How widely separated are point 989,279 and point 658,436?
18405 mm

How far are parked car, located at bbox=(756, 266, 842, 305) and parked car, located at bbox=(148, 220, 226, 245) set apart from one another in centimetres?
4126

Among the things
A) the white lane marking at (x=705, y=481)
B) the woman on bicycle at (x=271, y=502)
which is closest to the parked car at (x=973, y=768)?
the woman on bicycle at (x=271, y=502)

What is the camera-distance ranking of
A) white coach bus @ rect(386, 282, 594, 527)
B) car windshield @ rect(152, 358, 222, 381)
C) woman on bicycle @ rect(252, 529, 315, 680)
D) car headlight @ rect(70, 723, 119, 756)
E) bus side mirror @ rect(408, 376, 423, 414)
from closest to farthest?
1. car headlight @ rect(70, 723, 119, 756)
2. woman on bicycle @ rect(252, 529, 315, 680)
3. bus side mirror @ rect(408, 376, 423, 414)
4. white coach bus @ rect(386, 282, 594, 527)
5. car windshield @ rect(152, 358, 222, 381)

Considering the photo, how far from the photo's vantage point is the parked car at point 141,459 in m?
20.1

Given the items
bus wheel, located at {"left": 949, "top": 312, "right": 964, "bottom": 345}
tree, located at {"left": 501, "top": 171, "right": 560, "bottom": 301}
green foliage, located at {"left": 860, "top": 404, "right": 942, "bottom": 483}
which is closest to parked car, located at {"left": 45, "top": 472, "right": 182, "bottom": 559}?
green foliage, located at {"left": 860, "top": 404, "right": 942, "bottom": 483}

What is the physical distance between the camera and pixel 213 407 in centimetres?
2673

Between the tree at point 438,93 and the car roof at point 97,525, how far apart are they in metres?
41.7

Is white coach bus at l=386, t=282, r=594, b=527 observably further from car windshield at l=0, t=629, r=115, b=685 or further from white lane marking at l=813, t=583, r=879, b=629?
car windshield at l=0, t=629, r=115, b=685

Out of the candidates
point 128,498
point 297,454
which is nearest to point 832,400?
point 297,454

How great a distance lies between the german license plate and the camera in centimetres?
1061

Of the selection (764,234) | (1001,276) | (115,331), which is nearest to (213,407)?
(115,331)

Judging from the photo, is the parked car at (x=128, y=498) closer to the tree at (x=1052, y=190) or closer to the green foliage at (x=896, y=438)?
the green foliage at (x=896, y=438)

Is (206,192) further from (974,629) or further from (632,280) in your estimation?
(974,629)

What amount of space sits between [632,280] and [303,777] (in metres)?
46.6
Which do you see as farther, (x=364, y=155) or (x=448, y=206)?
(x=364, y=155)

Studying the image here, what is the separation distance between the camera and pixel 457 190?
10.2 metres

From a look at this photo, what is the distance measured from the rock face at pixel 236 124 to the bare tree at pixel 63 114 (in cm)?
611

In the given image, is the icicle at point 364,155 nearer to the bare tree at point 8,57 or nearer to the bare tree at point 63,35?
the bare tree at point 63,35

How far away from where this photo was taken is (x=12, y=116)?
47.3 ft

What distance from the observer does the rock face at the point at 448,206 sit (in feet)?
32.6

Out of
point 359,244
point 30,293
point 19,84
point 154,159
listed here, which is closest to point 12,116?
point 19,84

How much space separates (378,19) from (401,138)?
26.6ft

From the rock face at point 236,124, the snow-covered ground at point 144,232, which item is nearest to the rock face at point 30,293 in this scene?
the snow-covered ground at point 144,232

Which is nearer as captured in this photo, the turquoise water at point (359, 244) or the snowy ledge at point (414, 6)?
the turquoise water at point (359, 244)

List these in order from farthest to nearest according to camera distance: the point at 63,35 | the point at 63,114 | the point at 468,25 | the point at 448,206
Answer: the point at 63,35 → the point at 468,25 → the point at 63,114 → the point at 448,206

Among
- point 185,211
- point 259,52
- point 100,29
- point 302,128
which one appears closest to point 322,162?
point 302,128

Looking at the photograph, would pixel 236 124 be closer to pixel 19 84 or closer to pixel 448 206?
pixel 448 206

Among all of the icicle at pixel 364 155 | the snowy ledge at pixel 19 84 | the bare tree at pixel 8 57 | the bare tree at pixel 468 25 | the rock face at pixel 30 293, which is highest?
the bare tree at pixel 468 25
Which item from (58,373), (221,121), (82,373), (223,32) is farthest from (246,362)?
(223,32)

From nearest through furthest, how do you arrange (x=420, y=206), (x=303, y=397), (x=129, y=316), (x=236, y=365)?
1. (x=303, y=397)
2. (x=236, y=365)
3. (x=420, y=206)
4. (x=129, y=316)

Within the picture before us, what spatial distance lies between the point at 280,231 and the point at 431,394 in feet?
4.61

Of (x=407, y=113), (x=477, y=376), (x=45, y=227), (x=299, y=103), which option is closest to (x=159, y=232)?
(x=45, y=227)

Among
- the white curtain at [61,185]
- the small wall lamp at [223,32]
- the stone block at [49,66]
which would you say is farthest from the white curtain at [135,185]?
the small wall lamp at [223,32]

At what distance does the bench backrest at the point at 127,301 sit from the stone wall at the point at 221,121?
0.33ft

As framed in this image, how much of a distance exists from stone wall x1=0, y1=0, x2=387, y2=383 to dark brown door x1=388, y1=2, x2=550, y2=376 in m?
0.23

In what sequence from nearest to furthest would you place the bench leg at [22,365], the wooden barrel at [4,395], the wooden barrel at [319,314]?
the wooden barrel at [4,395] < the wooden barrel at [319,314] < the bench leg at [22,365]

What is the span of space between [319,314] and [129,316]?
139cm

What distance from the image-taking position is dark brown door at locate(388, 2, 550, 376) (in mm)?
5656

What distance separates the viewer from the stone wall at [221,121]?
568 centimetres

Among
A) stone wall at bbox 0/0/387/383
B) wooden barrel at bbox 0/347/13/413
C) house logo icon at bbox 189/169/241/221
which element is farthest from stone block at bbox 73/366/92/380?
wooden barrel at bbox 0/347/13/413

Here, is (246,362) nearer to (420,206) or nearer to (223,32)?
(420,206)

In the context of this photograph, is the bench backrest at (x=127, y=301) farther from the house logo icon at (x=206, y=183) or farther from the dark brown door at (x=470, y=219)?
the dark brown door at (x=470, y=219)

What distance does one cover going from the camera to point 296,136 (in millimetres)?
________________
*Goal of the exercise:*
Select each line of the material that contains the word "feet".

*Output:*
What distance from the observer does the rock face at the point at 448,206 sit (in feet)?
Within the picture before us, what spatial distance lies between the point at 280,231 and the point at 431,394 in feet?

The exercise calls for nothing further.